WHAT THIS EXERCISE ASKS:
1) Reproduce the passage of the thread on CUDA in the PyTorch tutorials that opens with the words containing "I just updated" and closes with "in the code...".
2) According to the thread on CUDA in the PyTorch tutorials, which tutorial is currently the only one that uses CUDA?

Giter Site home page Giter Site logo

Comments (13)

spro avatar spro commented on May 28, 2024 1

Yes, you should see a greater improvement by using larger batches and/or a larger model.

from practical-pytorch.

spro avatar spro commented on May 28, 2024

The tutorial does not use CUDA yet - usually you have to do something like

tensor = tensor.cuda()

for every tensor and model, to move it over to GPU. I will be updating it soon to include this.

from practical-pytorch.

spro avatar spro commented on May 28, 2024

I just updated it to include a USE_CUDA variable

from practical-pytorch.

czs0x55aa avatar czs0x55aa commented on May 28, 2024

Thank you for your help :οΌ‰
I tried to add .cuda() in code, itβ€˜s only a slight acceleration for the run time. Due to the use of GPU is not high, I guess it maybe be related to batch_size.

from practical-pytorch.

michaelklachko avatar michaelklachko commented on May 28, 2024

Was this change reverted? I don't see any CUDA commands in the code...

from practical-pytorch.

spro avatar spro commented on May 28, 2024

Currently only the seq2seq tutorial uses CUDA.

from practical-pytorch.

michaelklachko avatar michaelklachko commented on May 28, 2024

To run char-rnn-generation on 4 GPUs I need to create input batches (characters from multiple chunks), and change the leading dimension of inputs and outputs in forward function to batch_size, correct?

from practical-pytorch.

spro avatar spro commented on May 28, 2024

That sounds right... char-rnn.pytorch might help as it has batching & CUDA support, but I haven't tried it on multiple GPUs.

from practical-pytorch.

Records drawn from a collection
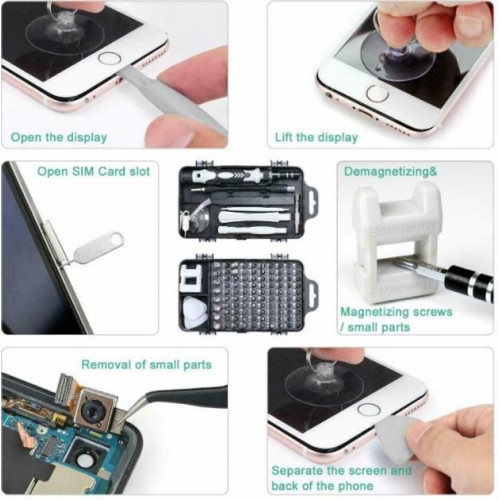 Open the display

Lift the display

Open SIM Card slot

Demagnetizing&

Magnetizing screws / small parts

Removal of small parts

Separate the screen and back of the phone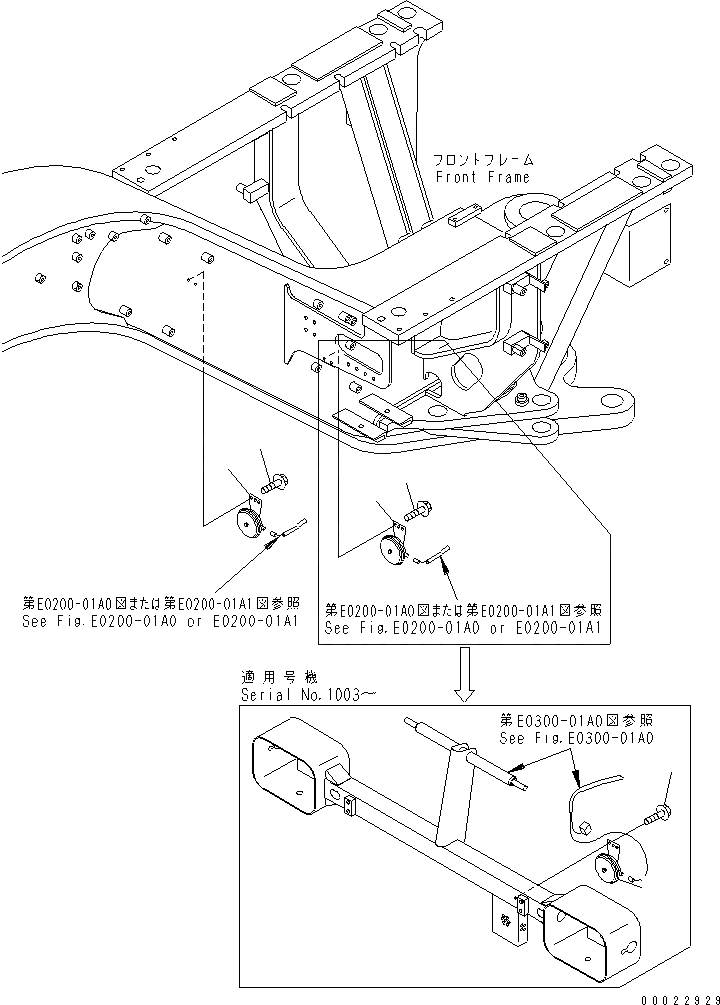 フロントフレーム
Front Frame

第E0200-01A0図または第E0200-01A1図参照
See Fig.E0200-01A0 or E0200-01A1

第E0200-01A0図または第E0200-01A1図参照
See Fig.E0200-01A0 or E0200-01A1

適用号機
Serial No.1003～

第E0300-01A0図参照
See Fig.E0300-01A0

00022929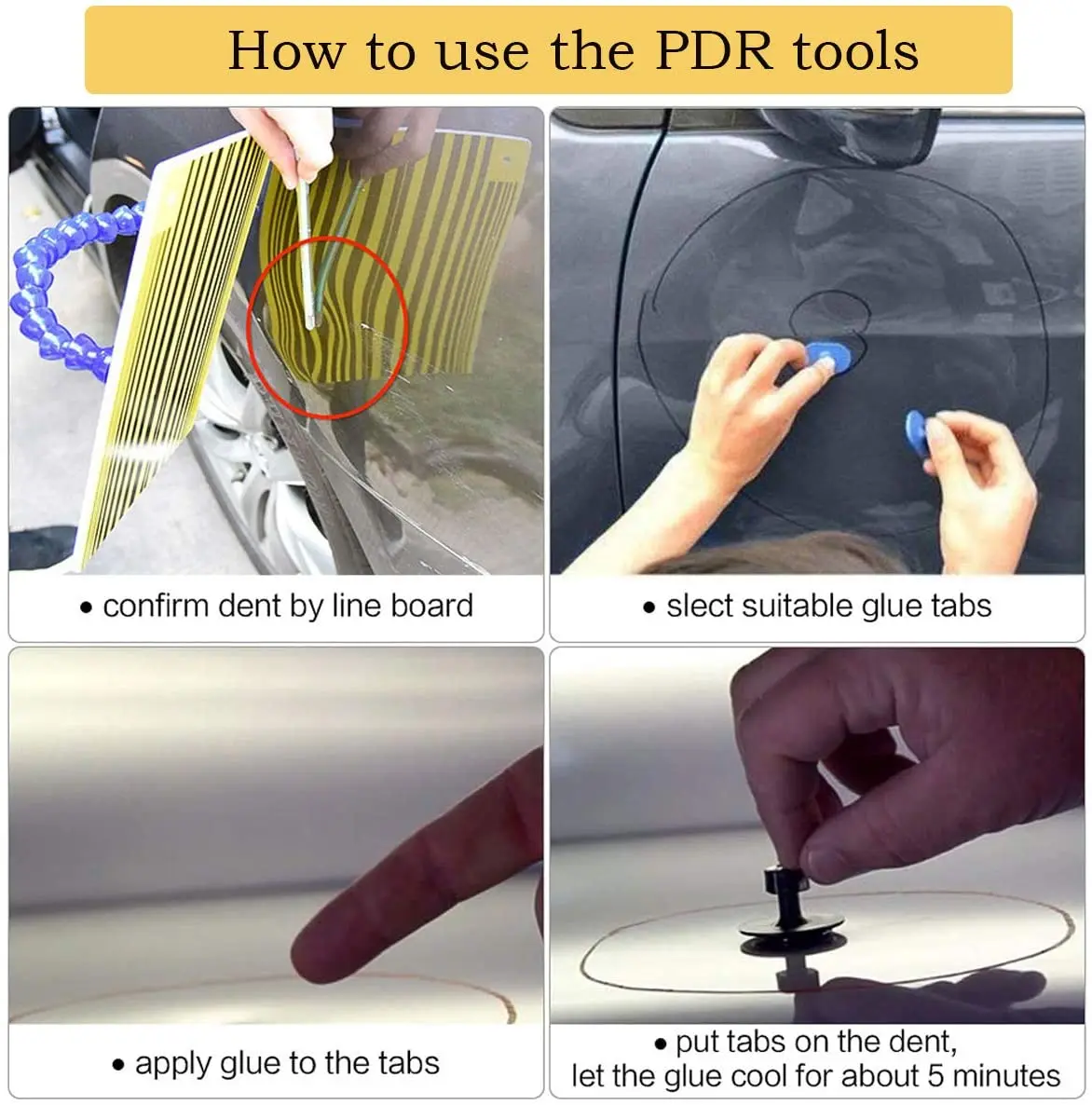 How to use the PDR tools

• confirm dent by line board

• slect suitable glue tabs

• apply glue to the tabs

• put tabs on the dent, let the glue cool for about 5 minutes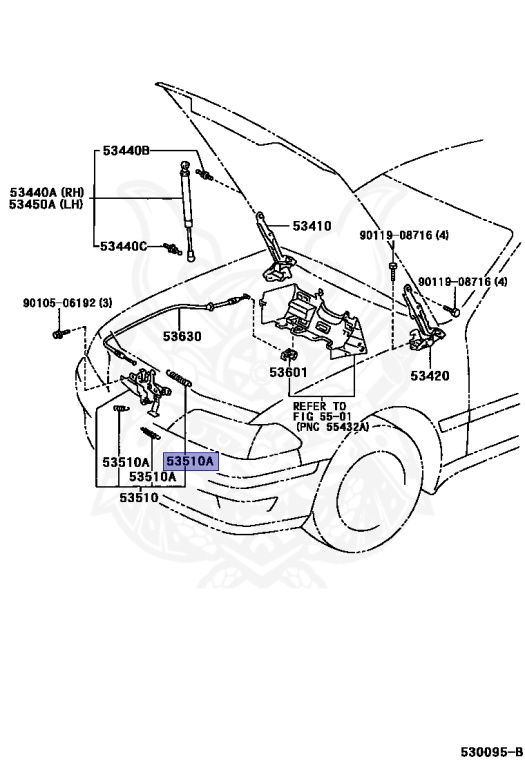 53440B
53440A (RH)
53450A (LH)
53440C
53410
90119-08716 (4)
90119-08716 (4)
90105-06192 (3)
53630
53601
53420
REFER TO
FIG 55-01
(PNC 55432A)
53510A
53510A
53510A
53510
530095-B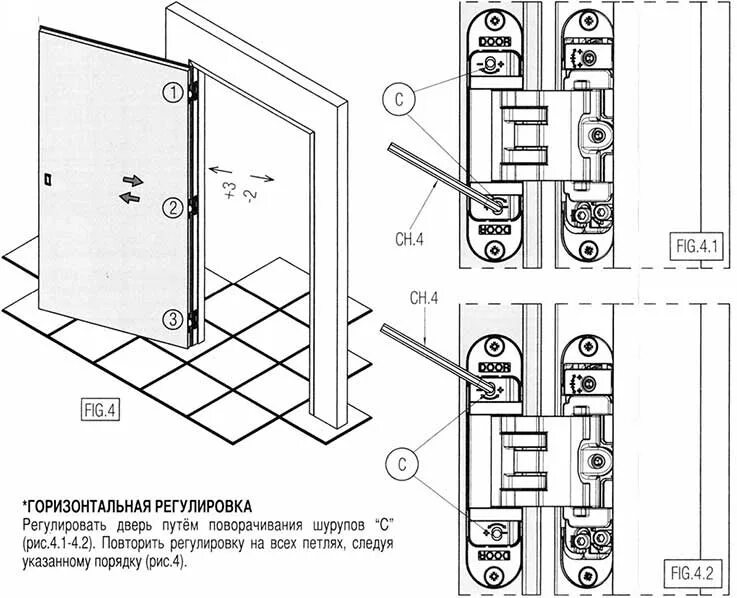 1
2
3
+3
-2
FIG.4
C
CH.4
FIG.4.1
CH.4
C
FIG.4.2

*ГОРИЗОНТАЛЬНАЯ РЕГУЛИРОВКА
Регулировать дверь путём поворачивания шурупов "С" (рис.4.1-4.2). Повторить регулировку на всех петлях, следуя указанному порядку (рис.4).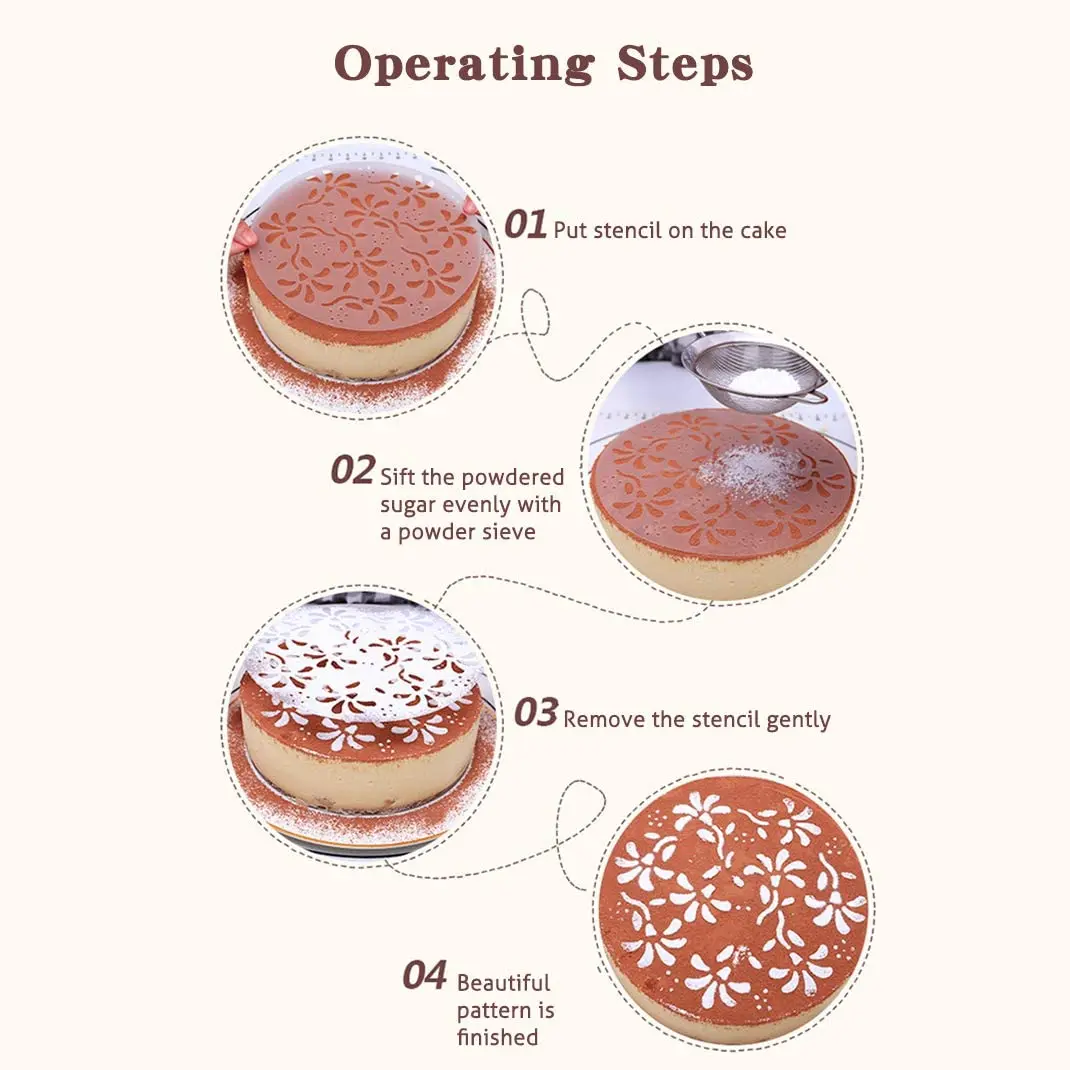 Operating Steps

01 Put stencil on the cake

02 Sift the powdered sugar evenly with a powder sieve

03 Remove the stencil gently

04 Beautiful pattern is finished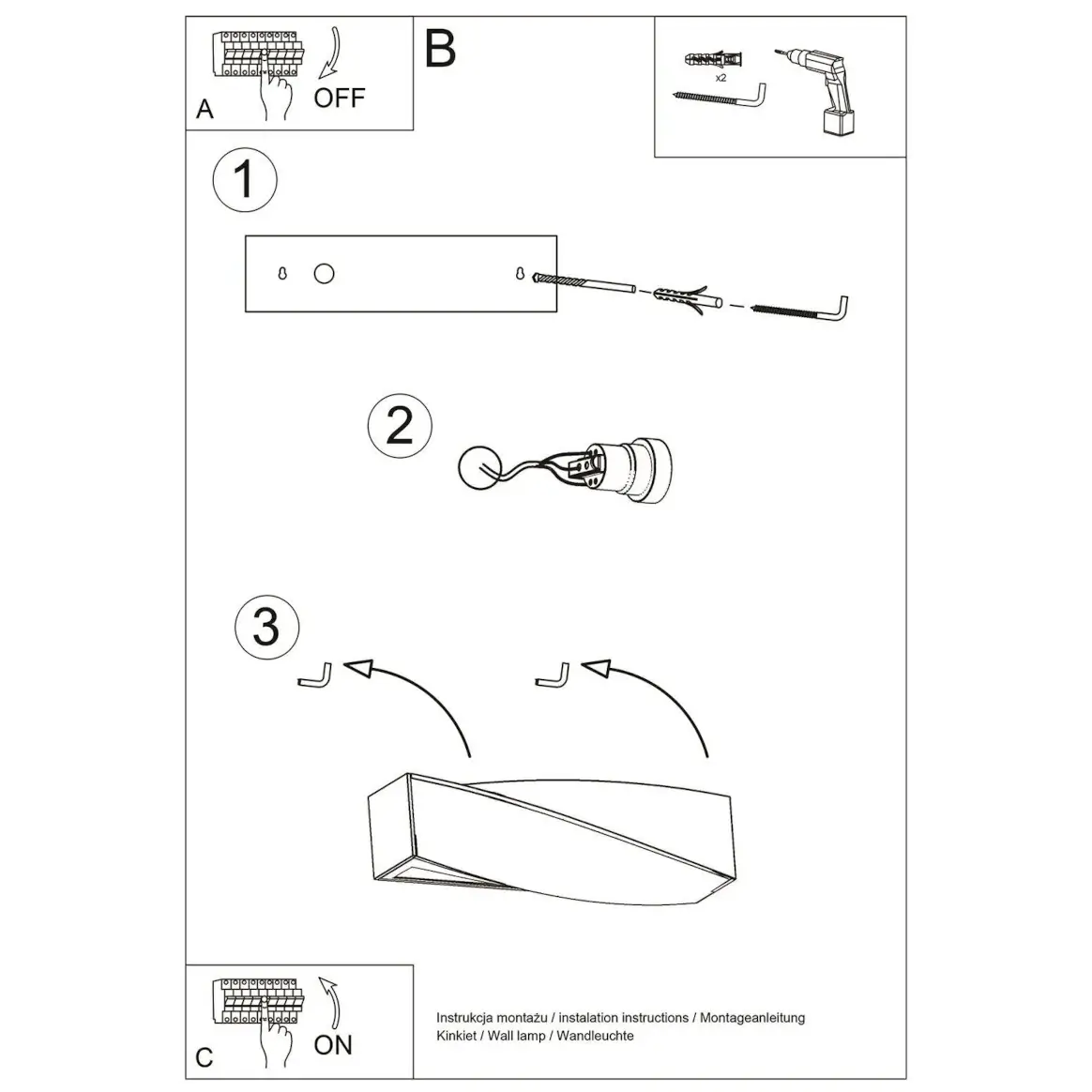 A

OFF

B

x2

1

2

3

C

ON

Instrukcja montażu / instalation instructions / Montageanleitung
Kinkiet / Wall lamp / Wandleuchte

ANSWER SET:
1)
I just updated it to include a USE_CUDA variable

from practical-pytorch.

czs0x55aa avatar czs0x55aa commented on May 28, 2024

Thank you for your help :οΌ‰
I tried to add .cuda() in code, itβ€˜s only a slight acceleration for the run time. Due to the use of GPU is not high, I guess it maybe be related to batch_size.

from practical-pytorch.

michaelklachko avatar michaelklachko commented on May 28, 2024

Was this change reverted? I don't see any CUDA commands in the code...

2) The seq2seq tutorial.